This week, the Reserve Bank finally got a new Governor. Adrian Orr, formerly chief executive of the Super Fund, replaced caretaker-governor Grant Spencer.
So first of all, congratulations to Adrian Orr who gave up the best-remunerated job in the public sector to serve as the Reserve Bank’s Governor for the next five years. With his financial experience in both public and private sector, he is the most obvious person the Minister of Finance could have chosen.
But beyond this changing of the guard, more significant reforms of our top monetary institution are on the horizon.
The first is the inclusion of ‘employment’ in the agreed targets for the new Governor. Though this deviation from orthodox monetary policy created a lot of noise, I believe that in practice it will not amount to much (if any) change. My NBR column this week explains why.
A more significant change will be the establishment of a monetary policy committee. Under current arrangements, the Governor alone is responsible for monetary policy. In the future, interest rate decisions will be made by majority decision in a committee.
Past Governors usually consulted with the Reserve Bank leadership. Adapting the single-person decisionmaker model to this reality is therefore not a huge step.
What will be much more problematic is the planned inclusion of external members in the new monetary policy committee. It will be difficult to find candidates for these roles who are qualified, available and non-conflicted by their other jobs.
But even if such people can be recruited (hard enough in a small country), it leaves a question of accountability. Establishing clear responsibility for achieving the Reserve Bank’s targets was the main reason given in the late 1980s for introducing the single decisionmaker model.

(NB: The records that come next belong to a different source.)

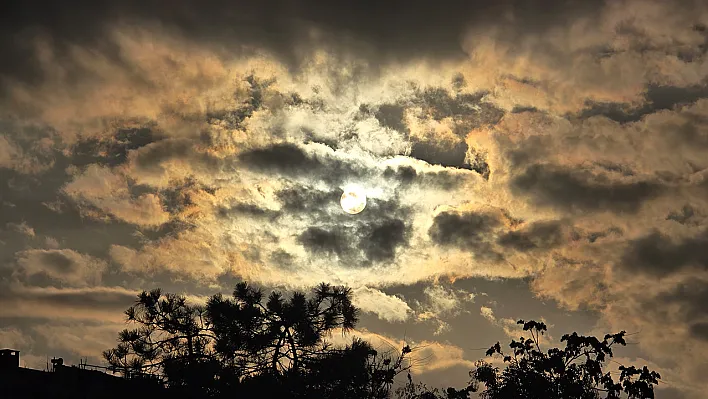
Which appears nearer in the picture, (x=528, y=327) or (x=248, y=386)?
(x=248, y=386)

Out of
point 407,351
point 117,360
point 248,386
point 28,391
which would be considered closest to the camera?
point 28,391

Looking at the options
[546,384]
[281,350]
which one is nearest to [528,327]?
[546,384]

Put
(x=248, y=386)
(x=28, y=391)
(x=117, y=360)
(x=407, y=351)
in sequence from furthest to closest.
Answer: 1. (x=407, y=351)
2. (x=117, y=360)
3. (x=248, y=386)
4. (x=28, y=391)

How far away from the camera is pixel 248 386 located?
27.1 metres

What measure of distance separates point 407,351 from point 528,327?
4654 mm

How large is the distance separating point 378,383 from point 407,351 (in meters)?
2.01

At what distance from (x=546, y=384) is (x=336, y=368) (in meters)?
7.82

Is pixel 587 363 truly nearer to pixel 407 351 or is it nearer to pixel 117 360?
pixel 407 351

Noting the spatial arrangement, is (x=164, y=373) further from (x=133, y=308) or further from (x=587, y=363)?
(x=587, y=363)

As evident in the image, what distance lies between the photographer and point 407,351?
1219 inches

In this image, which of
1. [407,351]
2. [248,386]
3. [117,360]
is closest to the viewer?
[248,386]

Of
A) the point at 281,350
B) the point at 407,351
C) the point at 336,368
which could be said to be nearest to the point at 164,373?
the point at 281,350

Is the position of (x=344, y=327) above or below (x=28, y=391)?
above

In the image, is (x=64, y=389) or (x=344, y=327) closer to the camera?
(x=64, y=389)
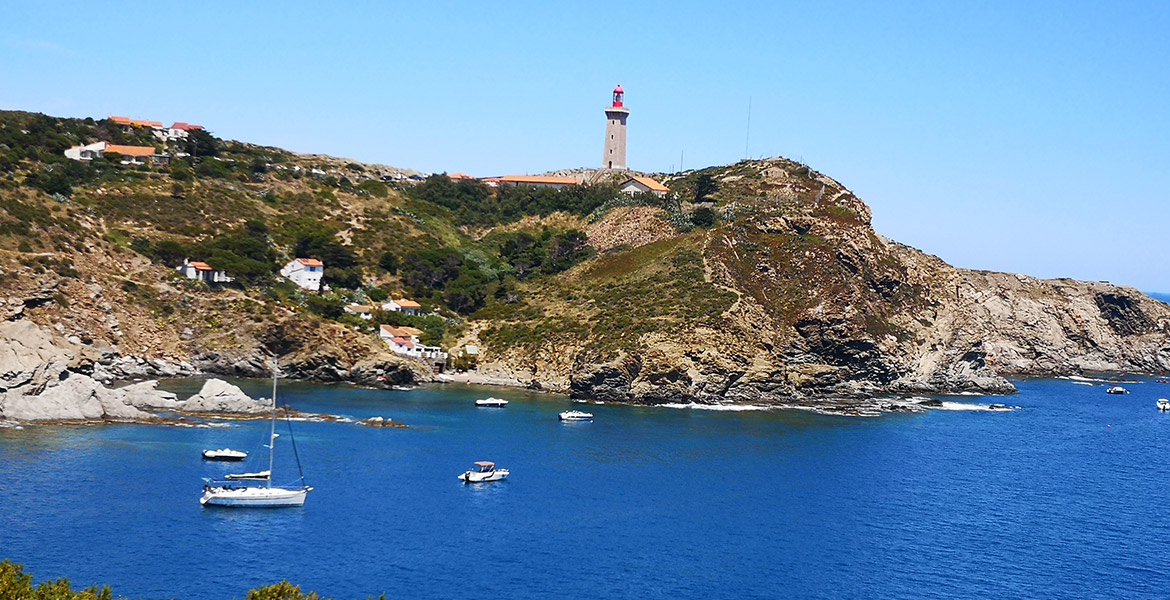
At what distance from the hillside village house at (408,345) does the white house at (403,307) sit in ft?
26.7

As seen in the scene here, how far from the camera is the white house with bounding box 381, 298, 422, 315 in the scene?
13412cm

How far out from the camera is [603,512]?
70.5 metres

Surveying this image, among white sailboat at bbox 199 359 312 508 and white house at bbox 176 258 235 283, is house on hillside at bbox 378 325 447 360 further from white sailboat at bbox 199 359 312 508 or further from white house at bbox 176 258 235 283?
white sailboat at bbox 199 359 312 508

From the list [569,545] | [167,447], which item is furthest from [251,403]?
[569,545]

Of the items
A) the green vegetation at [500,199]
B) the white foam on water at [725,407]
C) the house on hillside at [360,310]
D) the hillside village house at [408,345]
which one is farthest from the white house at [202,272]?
the white foam on water at [725,407]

Adrian Orr has his work cut out. He will migrate the Reserve Bank towards a changed operating model while having to maintain its credibility for keeping prices relatively stable (depending on whether you regard an increase in the consumer price index by 49 percent over the past two decades as a sign of price stability).
It is not a straightforward task and it will require all of Orr’s economic understanding and political skills. We wish him well for the coming five years.